Aimee Toney is a 15-year employee who said she has lived paycheck to paycheck her entire life.
“Blanket percentages do nothing for alleviating wage compression in this district,” Toney said. “I’m afraid for my future, and I’m trying to find any benefit of working for public schools other than my desire to do it for the children.”
DPS employee Hannah Ball-Damberg called the options “insufficient, hasty and deeply harmful.”
Morale has bottomed out around the district, many said.
“Restaffing DPS after the damage you caused will cost you more than the deficit that we currently have,” interpreter Celia Mora Gomez said.
Katherine Wood, a parent, added: “DPS is offering a free marketing campaign for private and charter schools right now. That cannot continue.”
Can the county help?
Board member Natalie Beyer said 11% is the most the district can afford.
“This is an impossible decision for this board, one we are struggling with mightily,” she said.
Some questioned why the school board didn’t ask county commissioners for more money.
“You did not even try,” DPS physical therapist Barbara Tapper said.
The school board was supposed to meet with the commissioners Tuesday morning, but Umstead said they postponed that meeting because it is designed to discuss next year’s budget priorities, which the school board finalized in the early morning hours Friday, after the salary decision.
Parent Girija Mahajan was one of several who criticized that decision.
“Postponing the Board of Education and County Commission meeting until after the primary election shows it has never been about the classified staff and the students they serve. This is about political power,” she said.
New comptroller offers advice
Thursday’s decision followed a presentation by Kerry Crutchfield, who for decades led the finance department at Winston-Salem/Forsyth County Schools, and was recently contracted to serve as Durham’s comptroller.
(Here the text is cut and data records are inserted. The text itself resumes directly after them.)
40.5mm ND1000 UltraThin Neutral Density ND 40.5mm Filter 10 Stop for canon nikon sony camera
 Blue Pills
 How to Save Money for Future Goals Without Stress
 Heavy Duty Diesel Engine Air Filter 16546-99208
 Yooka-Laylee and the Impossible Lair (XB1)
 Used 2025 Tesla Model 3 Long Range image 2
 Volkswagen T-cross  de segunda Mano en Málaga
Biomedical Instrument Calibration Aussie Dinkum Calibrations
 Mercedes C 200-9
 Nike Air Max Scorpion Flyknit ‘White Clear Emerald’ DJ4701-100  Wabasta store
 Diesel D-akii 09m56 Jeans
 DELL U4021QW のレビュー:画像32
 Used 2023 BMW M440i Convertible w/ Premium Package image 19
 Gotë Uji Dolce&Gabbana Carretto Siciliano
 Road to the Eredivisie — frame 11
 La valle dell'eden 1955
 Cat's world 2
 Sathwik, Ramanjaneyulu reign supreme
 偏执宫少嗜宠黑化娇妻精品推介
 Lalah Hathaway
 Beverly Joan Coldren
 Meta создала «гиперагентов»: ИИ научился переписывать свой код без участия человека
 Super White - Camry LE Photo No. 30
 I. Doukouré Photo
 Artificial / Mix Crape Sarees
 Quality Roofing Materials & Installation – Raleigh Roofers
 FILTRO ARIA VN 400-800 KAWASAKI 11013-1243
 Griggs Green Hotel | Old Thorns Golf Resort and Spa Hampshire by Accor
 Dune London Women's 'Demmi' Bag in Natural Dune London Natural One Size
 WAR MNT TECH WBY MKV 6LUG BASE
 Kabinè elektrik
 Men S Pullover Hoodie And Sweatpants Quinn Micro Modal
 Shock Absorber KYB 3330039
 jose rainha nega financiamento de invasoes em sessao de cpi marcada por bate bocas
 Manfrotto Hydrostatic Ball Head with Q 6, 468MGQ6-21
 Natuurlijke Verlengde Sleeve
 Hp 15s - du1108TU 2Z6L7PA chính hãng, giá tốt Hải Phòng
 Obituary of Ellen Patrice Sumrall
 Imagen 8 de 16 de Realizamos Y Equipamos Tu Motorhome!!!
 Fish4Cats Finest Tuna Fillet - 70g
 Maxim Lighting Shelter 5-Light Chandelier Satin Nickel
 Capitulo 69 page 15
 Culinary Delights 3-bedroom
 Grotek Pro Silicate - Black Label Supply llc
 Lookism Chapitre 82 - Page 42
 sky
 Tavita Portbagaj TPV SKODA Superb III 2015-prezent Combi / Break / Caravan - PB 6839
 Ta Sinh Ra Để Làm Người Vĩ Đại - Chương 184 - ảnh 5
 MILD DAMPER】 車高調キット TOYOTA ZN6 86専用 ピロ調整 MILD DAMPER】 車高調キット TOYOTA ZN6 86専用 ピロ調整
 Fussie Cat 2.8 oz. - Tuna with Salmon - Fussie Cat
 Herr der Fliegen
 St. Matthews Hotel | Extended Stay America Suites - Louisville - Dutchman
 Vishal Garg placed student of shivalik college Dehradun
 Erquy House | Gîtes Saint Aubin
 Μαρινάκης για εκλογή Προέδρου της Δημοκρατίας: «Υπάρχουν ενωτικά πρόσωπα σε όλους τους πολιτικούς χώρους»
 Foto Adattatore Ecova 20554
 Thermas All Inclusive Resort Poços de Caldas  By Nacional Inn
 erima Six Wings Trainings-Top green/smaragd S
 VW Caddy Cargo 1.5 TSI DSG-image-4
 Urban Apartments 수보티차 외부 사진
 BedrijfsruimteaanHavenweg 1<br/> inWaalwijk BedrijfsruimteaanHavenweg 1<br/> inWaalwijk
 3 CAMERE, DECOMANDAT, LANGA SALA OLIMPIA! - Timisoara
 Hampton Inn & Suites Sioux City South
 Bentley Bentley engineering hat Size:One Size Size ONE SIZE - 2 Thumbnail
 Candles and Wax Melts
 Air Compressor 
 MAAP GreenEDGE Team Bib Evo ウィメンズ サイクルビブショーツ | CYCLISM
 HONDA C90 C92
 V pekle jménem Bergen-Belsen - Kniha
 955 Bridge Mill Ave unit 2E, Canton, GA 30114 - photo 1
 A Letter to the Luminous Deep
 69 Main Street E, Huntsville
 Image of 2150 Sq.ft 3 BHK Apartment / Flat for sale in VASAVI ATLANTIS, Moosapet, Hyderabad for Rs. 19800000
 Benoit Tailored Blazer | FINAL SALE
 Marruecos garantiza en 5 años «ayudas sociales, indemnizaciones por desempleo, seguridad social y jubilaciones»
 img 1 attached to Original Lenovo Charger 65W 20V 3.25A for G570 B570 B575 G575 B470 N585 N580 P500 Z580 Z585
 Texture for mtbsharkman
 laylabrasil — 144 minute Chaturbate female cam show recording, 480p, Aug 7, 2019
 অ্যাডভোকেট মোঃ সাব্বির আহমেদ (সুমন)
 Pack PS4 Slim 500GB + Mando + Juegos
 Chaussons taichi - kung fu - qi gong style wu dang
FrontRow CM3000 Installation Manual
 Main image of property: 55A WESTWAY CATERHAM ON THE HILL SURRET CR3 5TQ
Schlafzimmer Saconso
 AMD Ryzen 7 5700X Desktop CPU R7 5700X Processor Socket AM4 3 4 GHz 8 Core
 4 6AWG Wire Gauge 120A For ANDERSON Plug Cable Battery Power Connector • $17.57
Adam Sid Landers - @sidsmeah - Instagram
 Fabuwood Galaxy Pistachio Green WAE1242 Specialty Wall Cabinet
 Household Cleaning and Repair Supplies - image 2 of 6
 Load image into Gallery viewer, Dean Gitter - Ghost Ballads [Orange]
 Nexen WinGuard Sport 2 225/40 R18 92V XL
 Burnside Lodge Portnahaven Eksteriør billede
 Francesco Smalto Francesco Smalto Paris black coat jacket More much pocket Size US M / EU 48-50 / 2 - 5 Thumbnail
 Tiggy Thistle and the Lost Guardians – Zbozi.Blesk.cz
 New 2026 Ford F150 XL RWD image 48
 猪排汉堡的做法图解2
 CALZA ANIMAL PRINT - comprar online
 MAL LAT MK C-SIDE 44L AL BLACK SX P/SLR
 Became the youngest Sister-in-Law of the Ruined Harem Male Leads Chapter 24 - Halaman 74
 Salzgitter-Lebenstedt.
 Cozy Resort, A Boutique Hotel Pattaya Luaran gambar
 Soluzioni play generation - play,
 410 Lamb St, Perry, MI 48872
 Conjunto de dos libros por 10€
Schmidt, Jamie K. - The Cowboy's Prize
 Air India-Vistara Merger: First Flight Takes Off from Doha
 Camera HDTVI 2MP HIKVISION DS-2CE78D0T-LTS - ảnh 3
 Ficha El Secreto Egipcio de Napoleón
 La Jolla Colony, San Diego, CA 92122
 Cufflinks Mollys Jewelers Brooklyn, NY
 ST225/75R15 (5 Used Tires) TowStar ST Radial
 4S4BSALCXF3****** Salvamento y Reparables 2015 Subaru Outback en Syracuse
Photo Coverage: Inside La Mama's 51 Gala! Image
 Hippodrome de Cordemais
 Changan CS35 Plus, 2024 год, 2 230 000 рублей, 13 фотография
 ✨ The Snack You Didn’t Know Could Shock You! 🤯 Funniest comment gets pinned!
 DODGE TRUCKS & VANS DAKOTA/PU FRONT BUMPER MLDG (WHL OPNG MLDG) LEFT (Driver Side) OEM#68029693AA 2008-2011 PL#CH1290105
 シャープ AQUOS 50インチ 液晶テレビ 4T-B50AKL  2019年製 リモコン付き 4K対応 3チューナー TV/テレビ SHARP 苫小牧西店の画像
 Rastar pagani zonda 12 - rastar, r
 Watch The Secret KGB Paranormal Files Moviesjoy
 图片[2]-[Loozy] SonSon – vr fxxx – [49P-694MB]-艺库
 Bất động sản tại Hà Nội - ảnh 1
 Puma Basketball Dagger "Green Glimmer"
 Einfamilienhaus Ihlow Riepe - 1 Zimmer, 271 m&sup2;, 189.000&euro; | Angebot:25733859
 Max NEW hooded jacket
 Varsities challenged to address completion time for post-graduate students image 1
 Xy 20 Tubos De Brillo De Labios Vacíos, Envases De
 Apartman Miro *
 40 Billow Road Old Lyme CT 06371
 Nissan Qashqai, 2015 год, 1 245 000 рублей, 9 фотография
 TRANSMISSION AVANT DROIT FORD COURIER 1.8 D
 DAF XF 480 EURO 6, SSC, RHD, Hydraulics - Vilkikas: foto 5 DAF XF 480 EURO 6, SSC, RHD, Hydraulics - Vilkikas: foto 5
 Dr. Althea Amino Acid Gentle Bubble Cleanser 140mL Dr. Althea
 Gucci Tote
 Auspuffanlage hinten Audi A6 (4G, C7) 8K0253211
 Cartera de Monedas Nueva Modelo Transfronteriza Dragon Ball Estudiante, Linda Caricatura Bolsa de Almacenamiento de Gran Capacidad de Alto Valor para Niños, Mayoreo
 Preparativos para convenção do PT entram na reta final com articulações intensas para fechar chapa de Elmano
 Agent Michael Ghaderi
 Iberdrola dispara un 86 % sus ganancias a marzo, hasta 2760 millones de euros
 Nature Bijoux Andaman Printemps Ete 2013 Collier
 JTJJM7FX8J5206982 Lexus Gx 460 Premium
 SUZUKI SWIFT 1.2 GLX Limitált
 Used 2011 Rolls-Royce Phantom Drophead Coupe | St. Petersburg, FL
Crutchfield said the salary study on which the October raises were based was problematic. It created pay ranges about double the size of previous pay ranges, and the “inevitable” result was that implementation would not be sustainable.
“No method of using prior experience to place employees on the new schedules was going to yield an appropriate result,” Crutchfield said.
DPS employee Geoff Seelen said that misses the point.
“This change was explicitly made to address wage compression,” Seelen said.
Moore said the study’s recommendations weren’t inherently wrong and wouldn’t be a problem — “if we have the funding for it.”
Crutchfield had also recommended the 11% increase. The board instructed him to bring a proposal for next year’s salaries to them March 21.